SSH Deployment
View SourceServe Raxol apps over SSH. Each connection gets its own process: one app, many users. This is one of the things that falls out naturally from running on the BEAM, where Erlang's SSH server does the heavy lifting.
Quick Start
Any TEA app can be served over SSH. Authentication is required unless anonymous access is explicitly requested, so a fund-bearing surface is never silently anonymous:
# Public, read-only app (a dashboard, a component catalog): anonymous is fine.
Raxol.SSH.serve(MyApp, port: 2222, allow_anonymous: true)
# A surface that can reach payment Actions: require a public key.

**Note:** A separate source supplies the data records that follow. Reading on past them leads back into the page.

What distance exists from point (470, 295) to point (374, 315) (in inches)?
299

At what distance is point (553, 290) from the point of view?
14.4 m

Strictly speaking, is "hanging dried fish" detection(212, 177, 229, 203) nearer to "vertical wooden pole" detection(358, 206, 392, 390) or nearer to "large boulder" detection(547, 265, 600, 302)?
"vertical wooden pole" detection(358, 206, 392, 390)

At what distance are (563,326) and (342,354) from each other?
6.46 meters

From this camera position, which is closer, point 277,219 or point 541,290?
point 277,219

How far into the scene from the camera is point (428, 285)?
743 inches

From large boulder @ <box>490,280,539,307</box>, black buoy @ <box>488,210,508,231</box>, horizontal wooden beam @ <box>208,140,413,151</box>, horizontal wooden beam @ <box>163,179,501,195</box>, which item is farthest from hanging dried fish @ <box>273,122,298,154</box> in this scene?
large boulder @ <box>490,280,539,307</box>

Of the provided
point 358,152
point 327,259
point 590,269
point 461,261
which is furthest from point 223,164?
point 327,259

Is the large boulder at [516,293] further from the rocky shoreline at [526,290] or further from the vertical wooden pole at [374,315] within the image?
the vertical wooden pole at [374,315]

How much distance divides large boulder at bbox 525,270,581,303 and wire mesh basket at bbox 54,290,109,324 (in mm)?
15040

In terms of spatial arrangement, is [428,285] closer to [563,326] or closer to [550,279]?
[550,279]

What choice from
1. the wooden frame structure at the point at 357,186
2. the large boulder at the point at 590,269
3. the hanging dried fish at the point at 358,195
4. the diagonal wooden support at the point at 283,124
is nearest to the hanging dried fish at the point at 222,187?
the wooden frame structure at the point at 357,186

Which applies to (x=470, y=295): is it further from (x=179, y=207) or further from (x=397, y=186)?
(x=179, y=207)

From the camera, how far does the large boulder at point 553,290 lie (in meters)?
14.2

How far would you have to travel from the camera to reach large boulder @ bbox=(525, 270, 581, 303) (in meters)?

Raxol.SSH.serve(MyApp, port: 2222, authorized_keys_dir: "/etc/raxol/authorized")With neither option the server refuses to start. See Authentication below.
Connect from any machine:
ssh localhost -p 2222
No client-side dependencies. Any SSH client works: PuTTY, OpenSSH, even ssh from a phone.
Full Example
# lib/my_ssh_app.exs
defmodule MySshApp do
use Raxol.Core.Runtime.Application
@impl true
def init(_ctx), do: %{count: 0}
@impl true
def update(msg, model) do
case msg do
:increment -> {%{model | count: model.count + 1}, []}
:decrement -> {%{model | count: model.count - 1}, []}
%Raxol.Core.Events.Event{type: :key, data: %{key: :char, char: "q"}} -> {model, [Directive.stop()]}
%Raxol.Core.Events.Event{type: :key, data: %{key: :char, char: "="}} -> update(:increment, model)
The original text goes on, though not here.